==== Exercise text
The Colombians have other powerful allies in Washington. Most
persistent
has been a collection of multinational corporations with operations in
Colombia -- including Occidental Petroleum, BP Amoco and Enron -- that
have been lobbying both Congress and the administration for a
big-bucks
package that would serve their business interests there.
And speaking of business interests, more than $400 million of the aid
will be spent on the purchase of 63 helicopters manufactured by two
U.S.
firms -- Sikorsky Aircraft, a subsidiary of United Technologies, and
Bell Helicopter Textron -- that have also been playing the Capitol
Hill
money game. In the past two election cycles, Textron and its employees
donated close to a million dollars to both Republicans and Democrats,
and United Technologies gave more than $700,000. "It's business for
us,
and we are as aggressive as anybody," one Bell Helicopter lobbyist
told
the Legal Times. "I'm just trying to sell helicopters."
Underscoring the incestuous relationship between commerce and drug
policy, Tom Umberg, the architect of the administration's Colombian
initiative, is now moving from the White House Office of Drug Control
Policy to the law firm of Morrison & Foerster, where he will represent
Colombia and other Latin American countries on trade issues. In
Colombia, as in Washington, no good deed goes unrewarded.
Unfortunately, some good deeds have deadly consequences. Colombia is
in
the midst of a protracted three-way civil war pitting the Colombian
army, which has one of the worst human-rights records in the Western
Hemisphere, against leftist rebels and right-wing paramilitary groups,
both largely funded by the drug trade. It is the army that will
receive
the lion's share of the U.S. money -- prompting senior U.S. defense
officials to express privately their fear that our military's
expanding
role in fighting the war on drugs could draw the United States into
another Vietnam.
Maybe that's why the Clinton administration decided to introduce the
Colombian aid as part of a larger emergency-spending package, bundling
the potentially controversial measure with proposals only a
coldhearted
misanthrope would oppose. Along with the money for Colombia, the bill
includes $2.2 billion for relief from natural disasters such as
Hurricane Floyd and $854 million for military health care. It's an old
legislative ploy designed to squelch debate and force politicians to
vote for wasteful -- or even terrible -- measures because they don't
want to be painted as being against God, country and disaster relief.
========
> [What this exercise asks]:
- 1) Retype everything in the passage on U.S. aid to Colombia from "Underscoring the incestuous" down to "deed goes unrewarded.".
- 2) Continue the passage on U.S. aid to Colombia from where it stops.
==== Study material
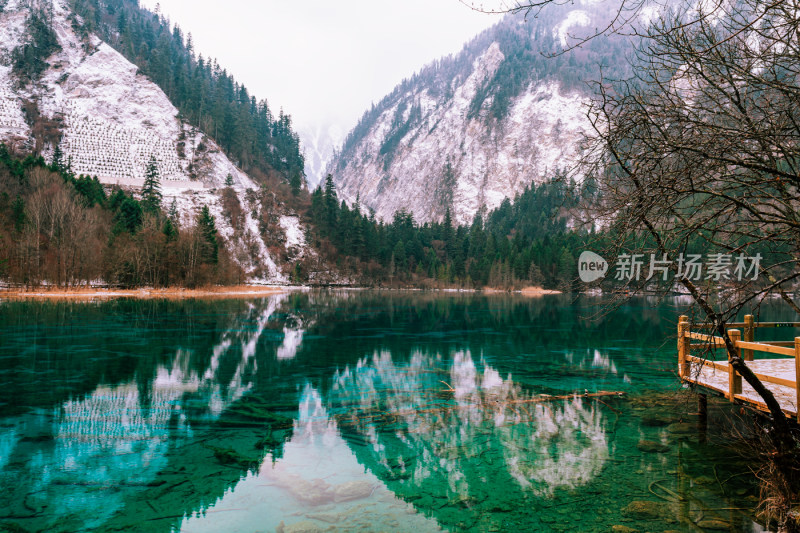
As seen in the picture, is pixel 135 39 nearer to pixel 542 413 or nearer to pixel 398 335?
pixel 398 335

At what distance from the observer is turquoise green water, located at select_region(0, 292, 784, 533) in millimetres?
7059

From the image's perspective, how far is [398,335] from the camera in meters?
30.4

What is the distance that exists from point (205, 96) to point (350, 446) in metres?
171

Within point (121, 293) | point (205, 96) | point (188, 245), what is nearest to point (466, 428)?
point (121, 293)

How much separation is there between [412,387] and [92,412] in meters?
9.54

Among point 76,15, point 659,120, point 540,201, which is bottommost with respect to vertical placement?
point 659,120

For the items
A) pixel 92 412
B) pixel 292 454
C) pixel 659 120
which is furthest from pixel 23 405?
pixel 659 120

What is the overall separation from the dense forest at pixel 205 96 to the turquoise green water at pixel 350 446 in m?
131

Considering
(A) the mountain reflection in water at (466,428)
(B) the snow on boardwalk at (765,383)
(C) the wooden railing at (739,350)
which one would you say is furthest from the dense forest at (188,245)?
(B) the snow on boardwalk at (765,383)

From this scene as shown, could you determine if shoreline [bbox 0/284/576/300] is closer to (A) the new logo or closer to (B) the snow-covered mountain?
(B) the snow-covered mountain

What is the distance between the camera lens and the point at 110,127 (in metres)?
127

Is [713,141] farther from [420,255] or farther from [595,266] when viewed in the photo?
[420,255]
========
==== Study material
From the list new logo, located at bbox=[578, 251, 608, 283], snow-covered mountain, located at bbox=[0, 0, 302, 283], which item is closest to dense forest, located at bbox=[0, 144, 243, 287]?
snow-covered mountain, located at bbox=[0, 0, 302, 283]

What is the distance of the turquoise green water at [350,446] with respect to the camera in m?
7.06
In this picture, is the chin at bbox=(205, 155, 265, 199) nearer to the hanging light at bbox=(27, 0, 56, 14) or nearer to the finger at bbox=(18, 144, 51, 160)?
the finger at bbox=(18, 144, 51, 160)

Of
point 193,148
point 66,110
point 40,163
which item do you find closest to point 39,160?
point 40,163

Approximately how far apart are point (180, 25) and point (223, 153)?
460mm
========
==== Study material
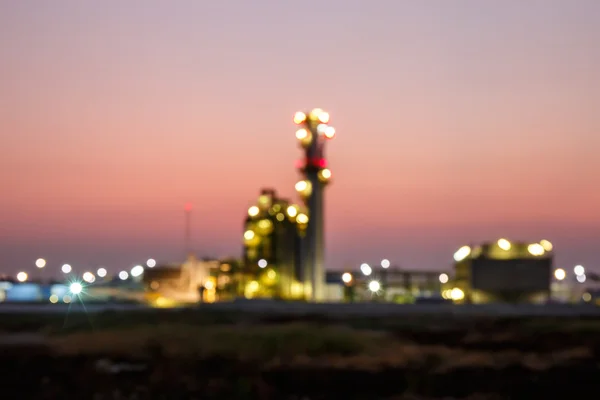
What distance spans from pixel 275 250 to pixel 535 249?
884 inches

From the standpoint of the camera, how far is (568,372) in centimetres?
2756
========
> [Answers in order]:
- 1)
Underscoring the incestuous relationship between commerce and drug
policy, Tom Umberg, the architect of the administration's Colombian
initiative, is now moving from the White House Office of Drug Control
Policy to the law firm of Morrison & Foerster, where he will represent
Colombia and other Latin American countries on trade issues. In
Colombia, as in Washington, no good deed goes unrewarded.

- 2)
And we just saw how George
W. Bush was able to twist John McCain's opposition to such legislative
chicanery into an attack ad portraying him as indifferent to funding
for
breast cancer research.
Jackson is one of the members who will nevertheless vote against the
bill. "It's absurd," he told me. "There wasn't even any language added
tying the aid to human-rights concerns. And [Rep.] Nancy Pelosi's
[D-Calif.] amendment to spend equivalent amounts of money on the
demand
side was defeated during the Appropriations Committee markup -- even
though treatment has been proven to be 23 times more cost-effective
than
eradication of crops and 11 times more cost-effective than
interdiction."
The cost of the helicopters alone would provide treatment for almost
200,000 substance abusers or drug-prevention services for more than 4
million Americans. We're about to spend close to $2 billion on
Colombia,
while here at home 3.6 million addicts are not receiving the treatment
they need -- this despite the fact that drug czar Barry McCaffrey's
budget is expected to rise to a proposed $19.2 billion next year.
When Richard Nixon -- hardly someone who can be accused of having been
soft on crime -- declared a war on drugs in 1971, he directed more
than
60 percent of the funds into treatment. Now, we're down to 18 percent.
Since 1980, through both Republican and Democratic administrations,
the
emphasis has turned to interdiction, crop eradication, border
surveillance and punishment.
The evidence is clear that it has been a misguided use of resources.
But
putting $1.7 billion into Colombia, in the middle of a civil war, is
more than misguided -- it's nuts. And if it's not voted down in the
House on Thursday, it needs to be stopped in the Senate.